I’ve decided I need help with math. But, I’ll get to that in a minute. Last night was supposed to be a nice and easy 5.5 miler. Normally, the run after the Long is slower than normal. Not “You Light Up My Life” slow but more like “Cotton Alley” slow. If you don’t know those songs, look ’em up! But anyway, I need those kinds of runs so that I can forget where I am and just be. If that makes sense. I have a relationship with New Guinea that allows me to forget I’m snow-locked in a basement, running on a Livestong treadmill. I can close my eyes and just…go. It’s blissful to get lost in the run. Last night was the exception. Lottery ping pong balls of thoughts were bouncing all through my head. I couldn’t shut down the chaos and I couldn’t relax if I tried. If it wasn’t family, it was work. If it wasn’t work, it was health. The aunt is still in ICU. The other is a week into rehab. The mother bailed so the daughter is stuck making excuses. The blame game is well underway. The budget is finished…only the process has now changed. The DOE still looms. Two days and counting. I meet with a genetic therapist at the end of the month to talk results. So many bubbles of thought. I went to New Guinea thinking I could lose myself in 5.5 miles and for an hour have a “blank space where my mind should be” as Trey says. Only, I didn’t program the Dread for 60 minutes.

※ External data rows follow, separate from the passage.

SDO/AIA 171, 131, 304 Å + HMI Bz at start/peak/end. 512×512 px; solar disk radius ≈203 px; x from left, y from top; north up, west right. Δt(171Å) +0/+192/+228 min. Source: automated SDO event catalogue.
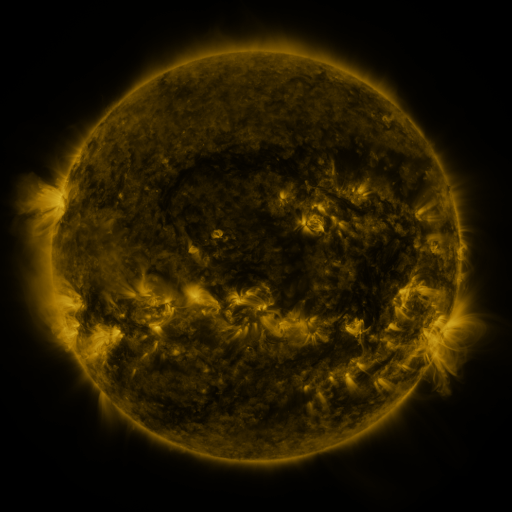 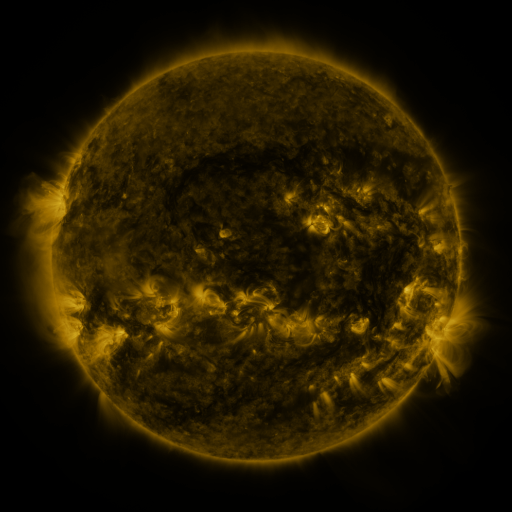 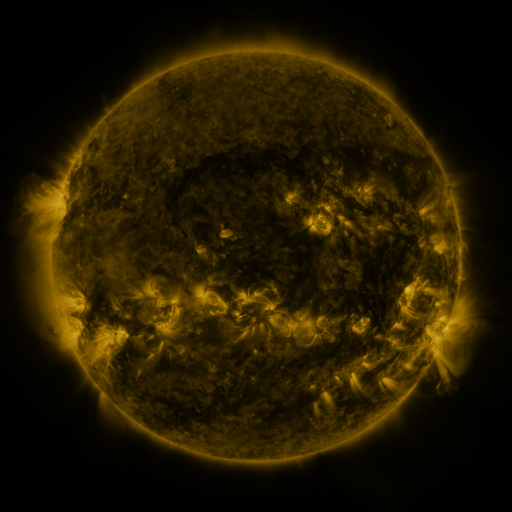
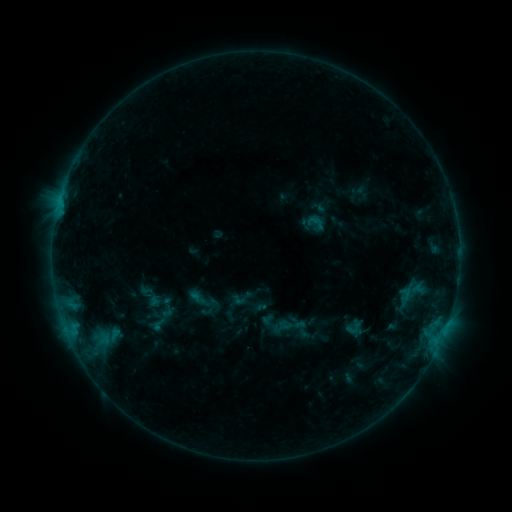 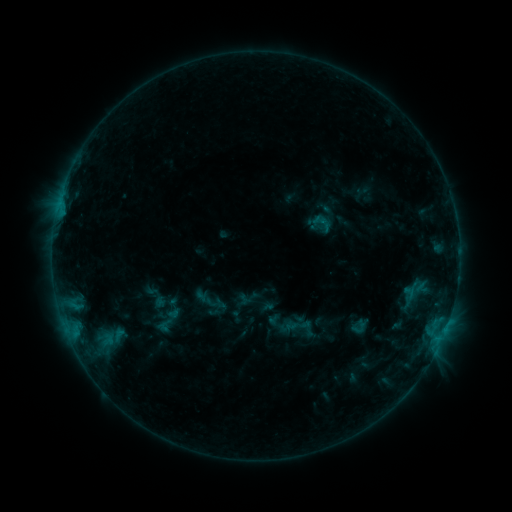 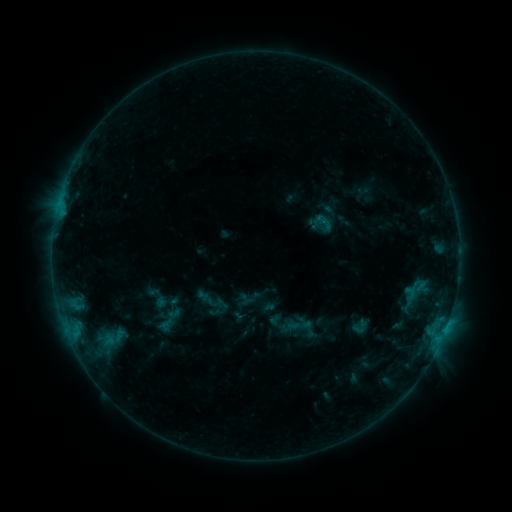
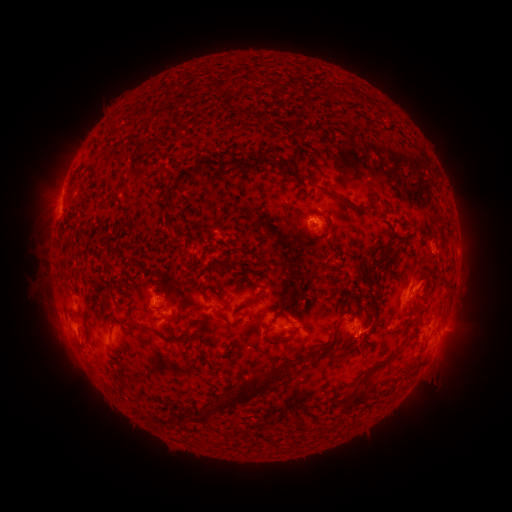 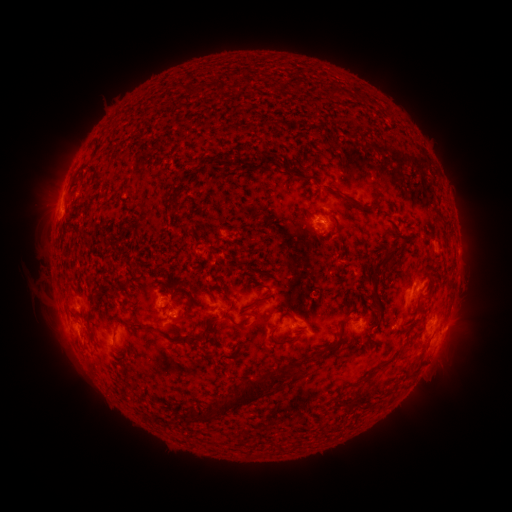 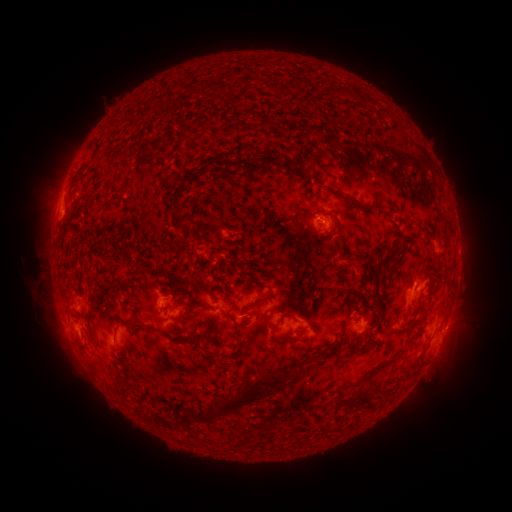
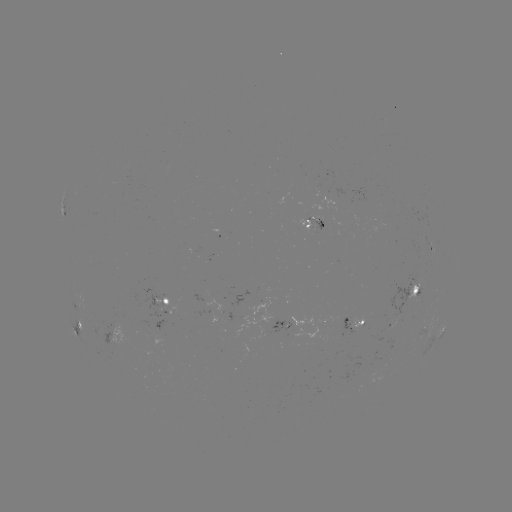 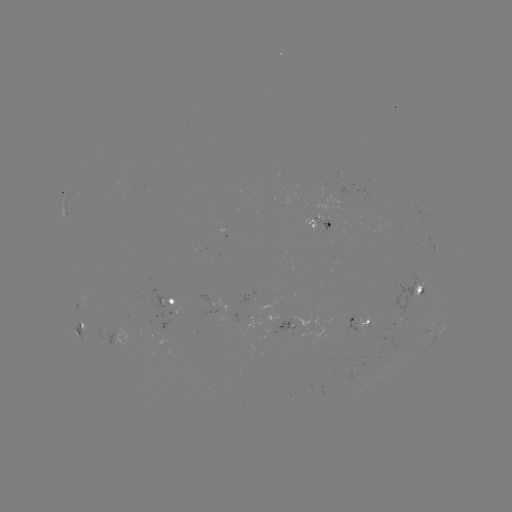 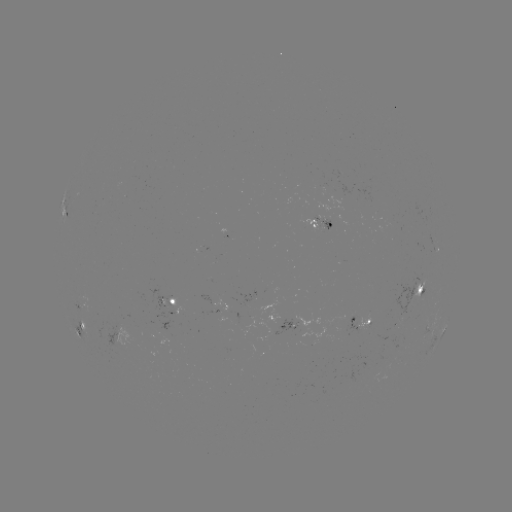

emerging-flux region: (312, 215, 332, 229)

Somehow I asked for 56 minutes. Somehow I miscalculated my pace. So much for
easy lazy. But! But. But, here’s the kicker. I didn’t notice my mistake until I had been running for a while. In order to finish with a distance of 5.5 I needed to haul azz – like 7.5 min miles for the rest of the time. For frame of reference, I bet my short legs take three strides just to keep up with every one of yours. 7.5 minute miles a shore, but I did it. 5.56 done.
In the end I didn’t get a chance to work out the logistics of a troubled mind, but I did find a new song to add to the rotation: “Joy” by Lucinda Williams.